[ÉNONCÉ]: D'après le texte à lire ci-dessous, qu'a fait EDF chez Roger Thouvenin mercredi matin ?

[TEXTE À LIRE]:

Le 25 novembre 2011, en visite à la centrale nucléaire du Tricastin, Nicolas Sarkozy dénonçait ceux qui refusent "le progrès" et préparent "le retour à la bougie". Pour mesurer la bêtise de tels propos, il suffit de remarquer qu'aucun des pays voisins n'est revenu à la bougie. Tous ont pourtant renoncé au nucléaire, selon des modalités diverses. Rappelons aussi que les réacteurs du Tricastin sont situés sur une faille sismique. Bref, le débat sur le nucléaire devrait être mené de façon sérieuse et démocratique...

Mais l'objet de ce billet est ailleurs: Nicolas Sarkozy semble oublier que même au pays du nucléaire, certains ont recours à la bougie! Parce qu'ils n'ont pas le choix. Sans emploi, Roger Thouvenin ne payait plus ses factures d'électricité depuis quelques mois. Mercredi matin, EDF lui a coupé le courant. Dans la nuit qui a suivi, une bougie a provoqué un incendie. Roger Thouvenin est mort.

[JEU DE DONNÉES]:
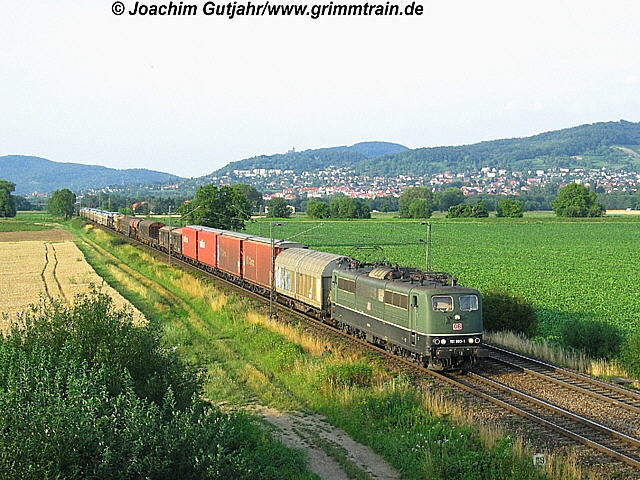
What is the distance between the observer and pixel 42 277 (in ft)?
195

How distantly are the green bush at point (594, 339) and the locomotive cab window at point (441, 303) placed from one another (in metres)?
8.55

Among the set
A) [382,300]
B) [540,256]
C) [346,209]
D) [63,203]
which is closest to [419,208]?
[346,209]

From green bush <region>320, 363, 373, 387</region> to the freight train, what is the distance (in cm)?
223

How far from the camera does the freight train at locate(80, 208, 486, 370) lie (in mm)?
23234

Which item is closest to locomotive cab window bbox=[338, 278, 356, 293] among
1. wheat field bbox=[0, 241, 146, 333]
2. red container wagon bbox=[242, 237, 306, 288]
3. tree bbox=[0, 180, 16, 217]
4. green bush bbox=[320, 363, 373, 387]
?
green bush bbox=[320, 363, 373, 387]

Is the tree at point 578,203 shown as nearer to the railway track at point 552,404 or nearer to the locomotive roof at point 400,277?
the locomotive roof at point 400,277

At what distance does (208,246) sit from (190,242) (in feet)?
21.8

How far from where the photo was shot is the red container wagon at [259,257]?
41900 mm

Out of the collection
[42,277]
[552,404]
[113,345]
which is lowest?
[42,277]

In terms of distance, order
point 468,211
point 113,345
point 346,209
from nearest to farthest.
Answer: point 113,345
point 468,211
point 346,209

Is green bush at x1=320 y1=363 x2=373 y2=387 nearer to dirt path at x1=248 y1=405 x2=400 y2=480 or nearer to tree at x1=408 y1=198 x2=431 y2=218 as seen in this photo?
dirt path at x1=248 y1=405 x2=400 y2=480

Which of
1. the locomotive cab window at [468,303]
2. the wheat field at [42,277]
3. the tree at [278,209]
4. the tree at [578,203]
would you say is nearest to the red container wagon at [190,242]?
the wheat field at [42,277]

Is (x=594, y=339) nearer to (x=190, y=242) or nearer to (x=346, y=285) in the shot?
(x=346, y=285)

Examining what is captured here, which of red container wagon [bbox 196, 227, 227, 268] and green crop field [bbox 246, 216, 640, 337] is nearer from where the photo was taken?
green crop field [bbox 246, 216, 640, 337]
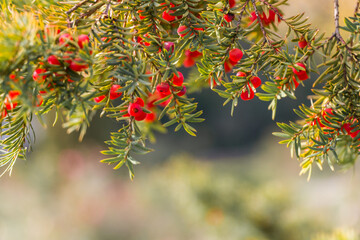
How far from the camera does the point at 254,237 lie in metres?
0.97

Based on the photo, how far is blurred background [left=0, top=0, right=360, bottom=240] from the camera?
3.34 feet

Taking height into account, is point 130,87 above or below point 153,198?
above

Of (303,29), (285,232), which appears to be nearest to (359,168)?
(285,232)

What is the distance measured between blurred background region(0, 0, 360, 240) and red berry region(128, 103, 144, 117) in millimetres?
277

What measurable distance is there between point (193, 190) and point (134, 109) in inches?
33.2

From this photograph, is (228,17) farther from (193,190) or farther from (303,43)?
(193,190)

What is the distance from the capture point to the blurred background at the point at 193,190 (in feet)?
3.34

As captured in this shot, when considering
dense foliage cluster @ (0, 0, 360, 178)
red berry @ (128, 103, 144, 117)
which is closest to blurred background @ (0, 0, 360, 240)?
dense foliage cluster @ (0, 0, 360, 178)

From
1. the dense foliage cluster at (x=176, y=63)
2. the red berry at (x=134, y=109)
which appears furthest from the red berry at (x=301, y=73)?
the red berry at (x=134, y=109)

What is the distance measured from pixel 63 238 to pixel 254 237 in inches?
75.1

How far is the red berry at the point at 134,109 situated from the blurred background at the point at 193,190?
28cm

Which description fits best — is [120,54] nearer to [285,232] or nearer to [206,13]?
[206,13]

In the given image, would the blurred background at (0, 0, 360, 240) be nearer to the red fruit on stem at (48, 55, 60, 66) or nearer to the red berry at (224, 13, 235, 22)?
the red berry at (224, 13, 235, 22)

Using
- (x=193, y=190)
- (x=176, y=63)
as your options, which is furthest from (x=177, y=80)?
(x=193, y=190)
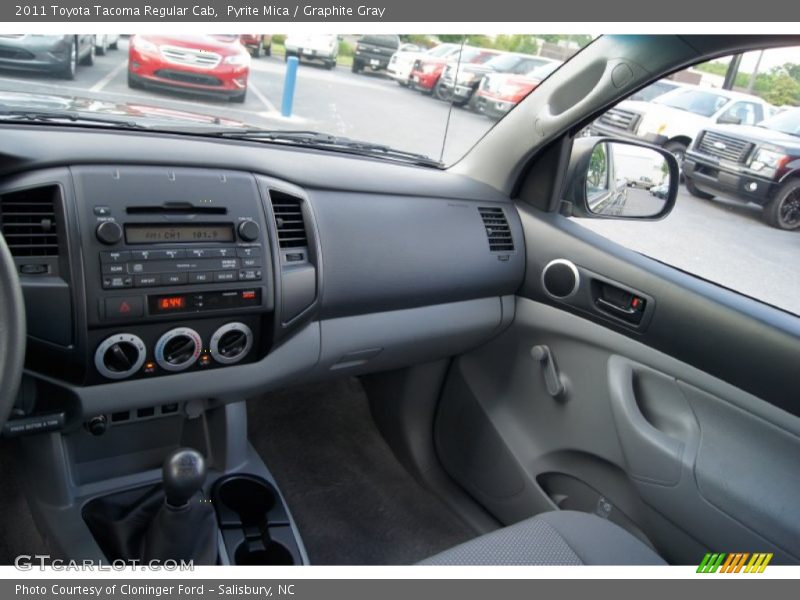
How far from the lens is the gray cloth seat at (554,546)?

[CORRIGÉ]: EDF lui a coupé le courant.